I'm having troubles understanding the definition of an order of an algebraic number field. The formal definition should be:
Let $K$ be a number field. An order $O$ of $K$ is a subring of $K$ that is finitely generated as a $\mathbb{Z}-$module and satisfies $O\otimes \mathbb{Q}=K.$
I understand what it means that $O$ is finitely generated as a $\mathbb{Z}-$module, but the second condition is not very intuitive. Can someone help me with that?
On
It simply means that its field of fractions is $K$.
You have to remember for any integral domains $A\subset B$, if $B$ is an $A$-algebra which is finite as an $A$-module, $B$ is a field if and only if $A$ is a field.
Now $O\otimes \mathbf Q$ is the localisation of $O$ w.r.t. the multiplicative system $S=\mathbf Z^*$, and as $O$ is a finitely generated $A$-module, $O\otimes \mathbf Q\subset K$ is an integral domain and a finite-dimensional $\mathbf Q$-vector space. Thus, it is a field containing $O$ and contained in the field of fractions of $O$. By definition, it is therefore this field of fractions.
On
An equivalent definition is that $\mathcal{O}$ is a ring, which is a free abelian group of finite rank, generated by a $\mathbb{Q}$-basis of $K$.
On
First of all, the condition should say more precisely: "The natural map $O \otimes_{\mathbb Z} \mathbb Q \to K$ is an isomorphism."
Here, the "natural map" is the map given by the universal property of the tensor product, associated to the inclusions $O \to K$ and $\mathbb Q \to K$.
That map sends $a \otimes q$ to $aq \in K$. Because every element of $O \otimes_{\mathbb Z} \mathbb Q$ is a finite sum of elements of the form $a \otimes q$, the surjectivity of the map $O \otimes_{\mathbb Z} \mathbb Q \to K$ is equivalent to saying that $O$ is a generating set of $K$ as a $\mathbb Q$-vector space. (One can show that injectivity is automatic when $O$ is a finitely generated $\mathbb Z$-module.)
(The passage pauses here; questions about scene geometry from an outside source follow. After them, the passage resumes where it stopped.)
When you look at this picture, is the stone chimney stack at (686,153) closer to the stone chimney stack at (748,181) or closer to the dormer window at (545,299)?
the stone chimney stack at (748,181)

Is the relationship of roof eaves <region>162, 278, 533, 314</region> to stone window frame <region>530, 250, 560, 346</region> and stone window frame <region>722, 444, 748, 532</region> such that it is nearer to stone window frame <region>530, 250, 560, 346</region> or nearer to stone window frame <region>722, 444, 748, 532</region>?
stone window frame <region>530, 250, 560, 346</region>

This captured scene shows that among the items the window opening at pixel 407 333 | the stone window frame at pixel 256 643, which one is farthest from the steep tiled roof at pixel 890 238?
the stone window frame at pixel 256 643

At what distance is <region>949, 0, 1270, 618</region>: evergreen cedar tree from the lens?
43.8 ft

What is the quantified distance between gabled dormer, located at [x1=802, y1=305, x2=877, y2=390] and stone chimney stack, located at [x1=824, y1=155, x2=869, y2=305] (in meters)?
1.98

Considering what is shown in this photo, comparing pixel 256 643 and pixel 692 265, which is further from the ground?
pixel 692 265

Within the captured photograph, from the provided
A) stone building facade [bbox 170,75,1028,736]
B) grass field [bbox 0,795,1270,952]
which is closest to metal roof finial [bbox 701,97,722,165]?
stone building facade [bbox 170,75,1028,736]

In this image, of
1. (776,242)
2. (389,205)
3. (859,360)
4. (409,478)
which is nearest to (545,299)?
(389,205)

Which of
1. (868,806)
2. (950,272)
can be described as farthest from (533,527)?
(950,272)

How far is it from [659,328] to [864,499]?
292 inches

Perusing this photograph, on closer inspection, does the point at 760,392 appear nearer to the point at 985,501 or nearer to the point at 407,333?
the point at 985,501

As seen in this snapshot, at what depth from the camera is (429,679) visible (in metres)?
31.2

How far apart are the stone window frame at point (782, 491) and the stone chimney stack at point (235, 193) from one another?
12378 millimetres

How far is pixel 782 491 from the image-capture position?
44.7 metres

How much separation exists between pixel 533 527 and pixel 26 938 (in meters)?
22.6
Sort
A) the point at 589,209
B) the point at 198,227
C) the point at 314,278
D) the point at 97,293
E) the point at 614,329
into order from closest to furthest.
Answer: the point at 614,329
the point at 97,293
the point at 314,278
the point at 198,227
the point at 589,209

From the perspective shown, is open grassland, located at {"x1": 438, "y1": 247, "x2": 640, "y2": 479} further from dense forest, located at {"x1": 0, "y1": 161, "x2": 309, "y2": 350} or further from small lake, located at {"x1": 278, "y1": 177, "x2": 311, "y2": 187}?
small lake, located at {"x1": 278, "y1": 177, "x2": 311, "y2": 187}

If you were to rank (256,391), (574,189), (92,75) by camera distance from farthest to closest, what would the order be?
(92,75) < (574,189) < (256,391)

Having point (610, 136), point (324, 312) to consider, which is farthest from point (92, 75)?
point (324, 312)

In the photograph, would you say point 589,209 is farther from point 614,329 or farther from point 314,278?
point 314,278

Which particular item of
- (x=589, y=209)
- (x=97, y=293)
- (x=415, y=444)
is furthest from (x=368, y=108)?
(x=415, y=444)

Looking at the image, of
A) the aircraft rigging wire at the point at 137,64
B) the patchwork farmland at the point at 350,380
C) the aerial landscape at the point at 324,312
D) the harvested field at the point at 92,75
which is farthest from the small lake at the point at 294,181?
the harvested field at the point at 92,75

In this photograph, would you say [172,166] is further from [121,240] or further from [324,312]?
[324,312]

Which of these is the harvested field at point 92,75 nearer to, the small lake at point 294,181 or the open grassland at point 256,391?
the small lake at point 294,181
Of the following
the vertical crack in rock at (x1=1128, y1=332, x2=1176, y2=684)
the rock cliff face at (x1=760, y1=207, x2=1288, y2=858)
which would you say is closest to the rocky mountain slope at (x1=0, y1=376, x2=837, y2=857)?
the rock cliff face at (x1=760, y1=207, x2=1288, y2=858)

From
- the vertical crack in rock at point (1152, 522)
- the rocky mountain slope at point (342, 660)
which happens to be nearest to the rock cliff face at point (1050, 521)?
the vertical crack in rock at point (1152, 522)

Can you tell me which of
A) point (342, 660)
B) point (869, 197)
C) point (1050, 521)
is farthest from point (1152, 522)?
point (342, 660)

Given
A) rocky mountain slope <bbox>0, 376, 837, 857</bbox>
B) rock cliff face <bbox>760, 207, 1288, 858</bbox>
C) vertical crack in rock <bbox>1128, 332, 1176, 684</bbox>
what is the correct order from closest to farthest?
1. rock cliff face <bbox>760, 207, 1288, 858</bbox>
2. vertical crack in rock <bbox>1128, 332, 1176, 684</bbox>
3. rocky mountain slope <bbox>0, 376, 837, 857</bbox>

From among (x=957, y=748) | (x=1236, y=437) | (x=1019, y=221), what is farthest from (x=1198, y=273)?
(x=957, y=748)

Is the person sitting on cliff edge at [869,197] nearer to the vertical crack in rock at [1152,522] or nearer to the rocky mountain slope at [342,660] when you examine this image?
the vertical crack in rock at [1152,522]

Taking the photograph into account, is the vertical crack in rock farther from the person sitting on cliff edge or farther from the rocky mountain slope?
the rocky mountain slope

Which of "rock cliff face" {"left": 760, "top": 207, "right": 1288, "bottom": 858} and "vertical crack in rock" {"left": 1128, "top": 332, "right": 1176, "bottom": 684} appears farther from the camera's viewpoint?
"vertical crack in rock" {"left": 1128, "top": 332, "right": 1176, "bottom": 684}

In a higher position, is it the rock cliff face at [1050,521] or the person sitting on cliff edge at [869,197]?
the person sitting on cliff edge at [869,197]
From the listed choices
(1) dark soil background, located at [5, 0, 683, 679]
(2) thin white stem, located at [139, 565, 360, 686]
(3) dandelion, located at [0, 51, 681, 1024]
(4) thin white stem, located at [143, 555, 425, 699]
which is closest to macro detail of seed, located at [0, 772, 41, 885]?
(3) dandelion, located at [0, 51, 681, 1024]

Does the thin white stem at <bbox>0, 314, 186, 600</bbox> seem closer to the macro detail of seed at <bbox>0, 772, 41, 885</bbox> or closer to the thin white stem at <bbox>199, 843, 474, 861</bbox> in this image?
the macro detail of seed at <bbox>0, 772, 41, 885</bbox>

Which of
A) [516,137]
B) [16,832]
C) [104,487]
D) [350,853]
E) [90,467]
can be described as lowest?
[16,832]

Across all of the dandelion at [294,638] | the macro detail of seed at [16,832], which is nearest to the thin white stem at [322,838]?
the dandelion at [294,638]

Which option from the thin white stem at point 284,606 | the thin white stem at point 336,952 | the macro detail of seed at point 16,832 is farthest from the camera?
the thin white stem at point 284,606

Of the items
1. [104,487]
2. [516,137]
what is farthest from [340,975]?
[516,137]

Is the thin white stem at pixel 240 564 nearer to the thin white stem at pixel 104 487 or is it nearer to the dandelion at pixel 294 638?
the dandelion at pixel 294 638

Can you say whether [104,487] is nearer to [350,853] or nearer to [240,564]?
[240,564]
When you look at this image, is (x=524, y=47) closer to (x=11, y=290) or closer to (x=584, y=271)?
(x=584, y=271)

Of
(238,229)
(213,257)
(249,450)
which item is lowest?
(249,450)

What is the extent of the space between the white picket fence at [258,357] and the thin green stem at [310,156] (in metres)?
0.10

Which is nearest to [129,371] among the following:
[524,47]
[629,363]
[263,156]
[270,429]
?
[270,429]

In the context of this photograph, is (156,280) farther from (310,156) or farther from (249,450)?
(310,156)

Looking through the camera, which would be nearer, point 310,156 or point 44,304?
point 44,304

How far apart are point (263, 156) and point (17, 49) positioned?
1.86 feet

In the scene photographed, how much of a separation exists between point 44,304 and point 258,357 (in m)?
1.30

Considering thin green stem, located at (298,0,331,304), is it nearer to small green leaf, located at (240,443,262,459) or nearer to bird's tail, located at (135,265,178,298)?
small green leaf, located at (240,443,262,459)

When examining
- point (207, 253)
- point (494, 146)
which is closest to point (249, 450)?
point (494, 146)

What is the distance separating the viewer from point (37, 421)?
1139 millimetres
So, every subring $O \subset K$ that is a finitely generated $\mathbb Z$-module, is an order inside its fraction field $Frac(O) \subset K$. But to be an order of $K$, it needs to generate the entire field $K$ over $\mathbb Q$.
The point is that an order in a number field $K$ is supposed to be a "big" subring of $\mathcal O_K$ (the integers of $K$), and being "big" can be described in several equivalent ways (the equivalence is not always obvious):
having the same rank $[K:\mathbf Q]$ as a $\mathbf Z$-module that $\mathcal O_K$ has,
having finite index in $\mathcal O_K$,
containing a basis of $K/\mathbf Q$.
Maybe it's worth seeing some rings that are not orders. In $\mathbf Q(i)$, $\mathbf Z[i]$ is the full ring of integers (the maximal order in $\mathbf Q(i)$) and its subring $\mathbf Z[2i] = \mathbf Z + \mathbf Z(2i)$ has rank $2$ and is an order, while $\mathbf Z$ is not an order in $\mathbf Q(i)$: it's too small because its fraction field is $\mathbf Q$ rather than $\mathbf Q(i)$.
In $\mathbf Q(\sqrt{2},\sqrt{3})$, which has degree $4$ over $\mathbf Q$, the ring $\mathbf Z[\sqrt{2}]$ is not an order since its $\mathbf Z$-rank is $2$ rather than $4$ (and its fraction field $\mathbf Q(\sqrt{2})$ is too small).